==== Excerpt provided

Anyway, one thing I know for sure is that we entered the park at the Märchenbrunnen (Fairy Tale Fountain.) I've always loved the Märchenbrunnen. It has just that right touch of grandiose kitsch I love so much. Not only that, it was also a popular gay cruising area in and even before the GDR (maybe it still is?) I also read a Bernie Gunter mystery where they found a body there that had been mutilated in a particularly gruesome way. I really recommend those books by the way. They are by the English writer Philip Kerr and, besides being great hard-boiled mysteries, they really give you a feel for what it must have been like to be a German who detested the Nazis but felt helpless against the madness that was all around you... Miss Mia was there as was Baby Li, though she seems to have decided to go through the terrible twos a little bit early, so the photo below is pretty much the only one I was able to take of her. At some point I left a very cranky Baby Li with her daddy and went off to get Miss Mia a light pink, Hello Kitty ice cream (marshmallow flavored, of course! ;) ) I love how she looks here like eating ice cream is serious business. And isn't her dress so adorable and so tres 60s? I thrifted it a while ago at the Goodwill on Fillmore in S.F. and just now it finally fits her. It was funny to be in Prenzlauerberg because it is SO different than Kreuzberg, though both areas have definitely been experiencing a baby boom for a while. I'm generalizing of course, but most mothers in Kreuzberg are largely left wing feminists passionate about saving the environment. They'd be happy to wear a burlap sack as long as it was made out of organic cotton. In other words, long on hippie, short on glamour. The mothers in Prenzlauerberg, however, wear wedge heels, 200 Euro jeans and designer, white lace blouses. It's hippie versus urban yuppie or, to put it in Bay Area terms, Berkeley versus the Marina. I really don't fit into either category but, for the day, it was nice to at least see something different.
People often argue about gender roles and if they are learned or if they are inherent. If you give a boy flowers instead of guns will he grow up to be more gentle? I don't really have much to say about boys since I don't have any, but I do know that Miss Mia is definitely Girly-by-Nature.
I myself was "girly" as a child in that I loved pink pleated dresses and patent leather mary janes and continued to wear them long after most other girls had already switched over to Jordache Jeans. At the same time I also loved to dig in the mud, climb trees and collect worms. I didn't see why there was any reason I couldn't do this all decked out in Gunne Sax lace.
But I was definitely encouraged to be girly by my grandmother. If either my sister or I had been tomboys she would have been extremely disappointed. As for Miss Mia, I haven't encouraged her to be that way, she just always has been. I'll never forget when she dragged me into a shoe store when she could barely talk (let alone walk) and insisted we get a pair of gold glitter ballerina flats or she wouldn't leave the store.
I haven't encouraged her, but I certainly do have fun with it. I got a vintage 1950s Bakelite nail set and we regularly give each other manicures. She also seems to have a good eye: when we went thrifting together in San Francisco a couple of months ago I wanted to get her this boring-ass teddy bear sweater but she said: "No, mama. This." and pulled off the rack this adorable vintage white and blue polka dot little number that looks like a 1960s tennis dress. No lie.

========
==== Supplied material

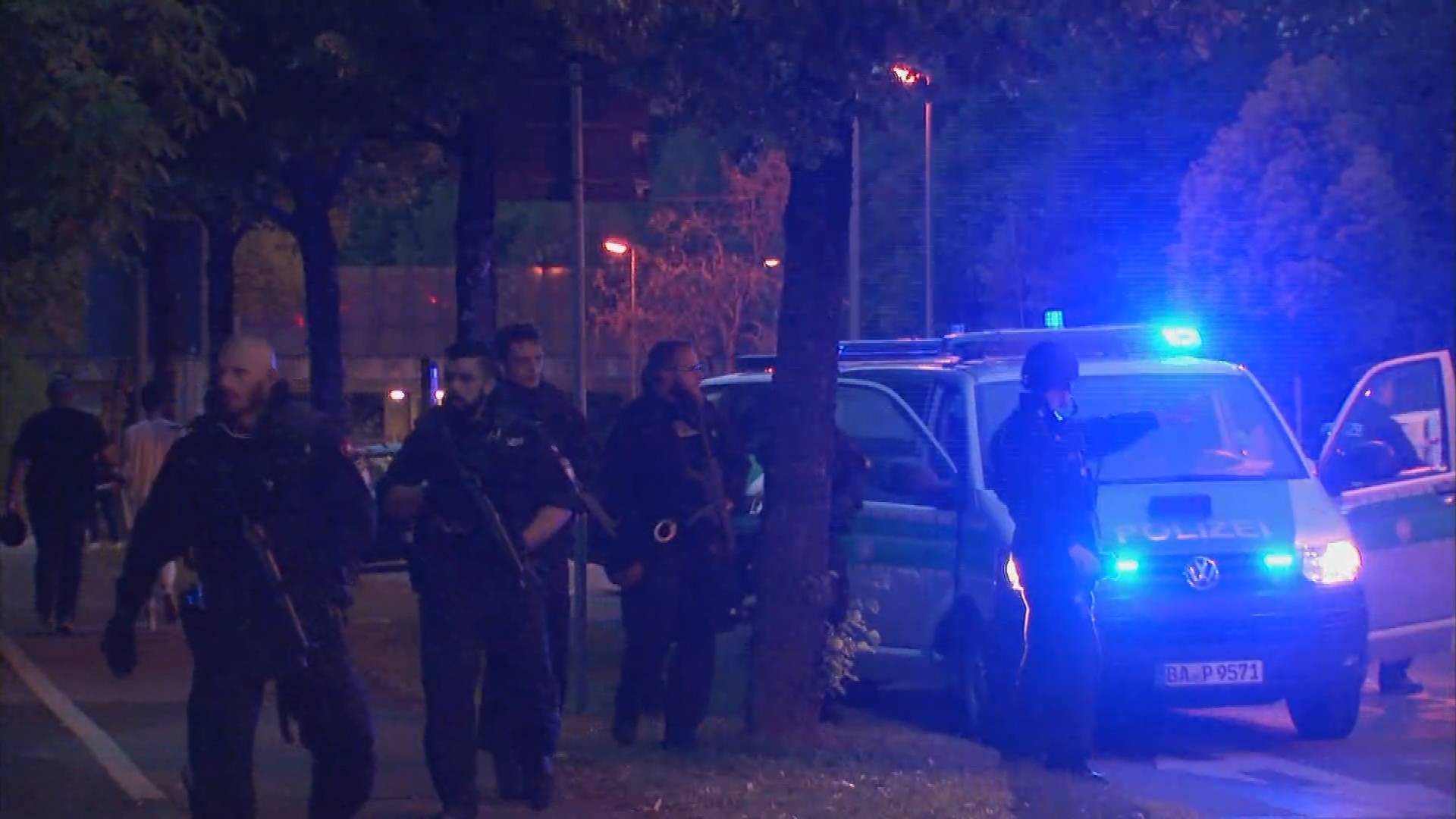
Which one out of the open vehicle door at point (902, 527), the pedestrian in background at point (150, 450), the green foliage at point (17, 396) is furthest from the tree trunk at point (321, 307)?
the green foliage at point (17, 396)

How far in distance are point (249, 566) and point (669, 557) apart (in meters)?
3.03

========

What to produce.
According to the blog post, where did the writer buy the dress Miss Mia wore at the park? The data has no role in this exercise.

Response.
At the Goodwill on Fillmore in S.F.